Court Opinion

ID: 9682913
Source: CourtListenerOpinion
Date Created: 2023-08-24 13:19:24.196636+00
Date Added: 2024-06-11T18:17:43.065620
License: Public Domain

DISSENTING OPINION ON APPELLANT’S MOTION FOR REHEARING
DOUGLAS, Judge.
Judge Green for the Court correctly disposed of this case on original submission. On rehearing, a majority of this Court now holds without any evidence to support it that appellant and three other men were stopped by the officer. There is no evidence that the officer stopped them because they were already stopped and standing at the intersection of a residential area in El Paso at 10:20 in the morning. Several recent burglaries had been committed in that area.
All the officer did was ask for identification when the heroin from appellant’s pocket fell to the ground.
The language of Mr. Justice White in Terry v. Ohio, 392 U.S. 1, 88 S.Ct. 1868, 20 L.Ed.2d 889, cited in the original opinion, fits this case. He wrote as follows:
“There is nothing in the Constitution which prevents a policeman from addressing questions to anyone on the streets. Absent special circumstances, the person approached may not be detained or frisked, but may refuse to cooperate and go on his way. . . .”

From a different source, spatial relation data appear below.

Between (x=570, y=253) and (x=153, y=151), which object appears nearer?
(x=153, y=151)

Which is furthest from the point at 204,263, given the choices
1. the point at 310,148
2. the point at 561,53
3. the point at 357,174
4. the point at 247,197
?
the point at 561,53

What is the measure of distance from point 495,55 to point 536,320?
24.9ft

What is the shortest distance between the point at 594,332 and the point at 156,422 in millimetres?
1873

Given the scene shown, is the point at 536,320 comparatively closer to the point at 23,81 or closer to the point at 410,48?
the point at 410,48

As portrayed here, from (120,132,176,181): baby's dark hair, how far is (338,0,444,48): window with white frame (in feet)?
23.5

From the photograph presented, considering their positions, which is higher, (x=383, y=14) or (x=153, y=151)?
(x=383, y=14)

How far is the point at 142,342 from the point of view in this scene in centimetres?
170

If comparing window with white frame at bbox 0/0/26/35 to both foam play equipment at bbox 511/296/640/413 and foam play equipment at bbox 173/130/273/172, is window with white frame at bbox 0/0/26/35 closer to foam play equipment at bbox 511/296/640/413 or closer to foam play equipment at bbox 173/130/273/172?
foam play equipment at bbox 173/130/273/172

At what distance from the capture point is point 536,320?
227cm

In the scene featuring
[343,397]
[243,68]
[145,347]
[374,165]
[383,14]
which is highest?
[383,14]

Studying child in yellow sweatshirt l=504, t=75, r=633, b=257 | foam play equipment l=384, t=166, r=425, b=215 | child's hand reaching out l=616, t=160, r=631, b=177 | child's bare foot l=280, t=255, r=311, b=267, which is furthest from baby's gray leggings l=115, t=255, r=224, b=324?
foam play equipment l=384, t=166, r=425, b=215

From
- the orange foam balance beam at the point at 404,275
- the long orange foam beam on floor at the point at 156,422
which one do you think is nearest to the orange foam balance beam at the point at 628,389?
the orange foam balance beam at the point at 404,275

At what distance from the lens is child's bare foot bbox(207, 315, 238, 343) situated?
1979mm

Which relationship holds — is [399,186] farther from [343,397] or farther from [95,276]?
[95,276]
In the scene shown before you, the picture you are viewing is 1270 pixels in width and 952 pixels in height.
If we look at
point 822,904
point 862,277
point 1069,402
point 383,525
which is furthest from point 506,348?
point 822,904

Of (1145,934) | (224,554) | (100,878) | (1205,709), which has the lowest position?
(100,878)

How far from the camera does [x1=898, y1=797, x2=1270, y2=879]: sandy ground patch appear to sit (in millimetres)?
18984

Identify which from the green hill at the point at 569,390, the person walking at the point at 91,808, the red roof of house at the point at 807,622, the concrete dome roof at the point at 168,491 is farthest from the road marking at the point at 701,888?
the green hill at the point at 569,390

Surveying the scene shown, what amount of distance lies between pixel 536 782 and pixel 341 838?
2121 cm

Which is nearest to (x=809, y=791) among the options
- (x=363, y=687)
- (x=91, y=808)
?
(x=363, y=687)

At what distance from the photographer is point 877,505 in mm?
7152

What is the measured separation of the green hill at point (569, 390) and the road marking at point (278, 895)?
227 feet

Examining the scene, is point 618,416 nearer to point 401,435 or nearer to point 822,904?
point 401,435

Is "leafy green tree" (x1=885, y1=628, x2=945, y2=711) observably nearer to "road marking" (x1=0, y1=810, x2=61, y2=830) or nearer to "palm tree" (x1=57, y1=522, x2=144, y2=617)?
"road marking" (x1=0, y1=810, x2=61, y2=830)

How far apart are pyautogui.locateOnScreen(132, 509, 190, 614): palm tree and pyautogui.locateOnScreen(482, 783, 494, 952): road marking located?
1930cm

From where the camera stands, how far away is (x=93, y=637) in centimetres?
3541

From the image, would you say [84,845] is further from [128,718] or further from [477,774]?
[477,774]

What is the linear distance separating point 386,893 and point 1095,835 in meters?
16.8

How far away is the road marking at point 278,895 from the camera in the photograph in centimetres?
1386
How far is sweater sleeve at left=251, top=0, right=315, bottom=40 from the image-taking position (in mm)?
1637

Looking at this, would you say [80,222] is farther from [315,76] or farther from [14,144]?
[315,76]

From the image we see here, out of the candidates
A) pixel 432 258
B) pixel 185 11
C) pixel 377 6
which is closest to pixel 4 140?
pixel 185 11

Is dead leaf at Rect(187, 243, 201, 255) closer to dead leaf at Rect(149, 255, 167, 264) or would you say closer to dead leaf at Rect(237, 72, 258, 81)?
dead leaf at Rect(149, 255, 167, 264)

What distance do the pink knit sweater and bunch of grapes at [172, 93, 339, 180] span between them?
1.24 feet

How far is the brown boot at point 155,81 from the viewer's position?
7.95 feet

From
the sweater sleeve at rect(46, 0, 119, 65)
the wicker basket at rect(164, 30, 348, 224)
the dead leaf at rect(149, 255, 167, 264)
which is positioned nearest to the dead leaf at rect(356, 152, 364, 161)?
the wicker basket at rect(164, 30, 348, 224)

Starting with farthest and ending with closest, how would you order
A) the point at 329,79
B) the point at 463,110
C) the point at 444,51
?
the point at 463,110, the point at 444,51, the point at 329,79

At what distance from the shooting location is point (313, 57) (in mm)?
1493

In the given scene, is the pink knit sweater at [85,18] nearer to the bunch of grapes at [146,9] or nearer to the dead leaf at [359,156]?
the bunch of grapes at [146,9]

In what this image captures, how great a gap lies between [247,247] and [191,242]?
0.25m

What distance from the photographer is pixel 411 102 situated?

*56In the present case appellant was neither stopped nor detained by the officer. The officer merely asked for identification. He did not ask for incriminating evidence. One’s identification would rarely, if ever, be incriminating. There was no frisk and no search by the officer. He made the arrest after he saw the heroin.
The asking of identification was not unreasonable or unconstitutional. The heroin picked up by the officer was admissible. The cases relied upon by the majority are not in point.
The motion for rehearing should be denied.
Onion, P. J., joins in this dissent.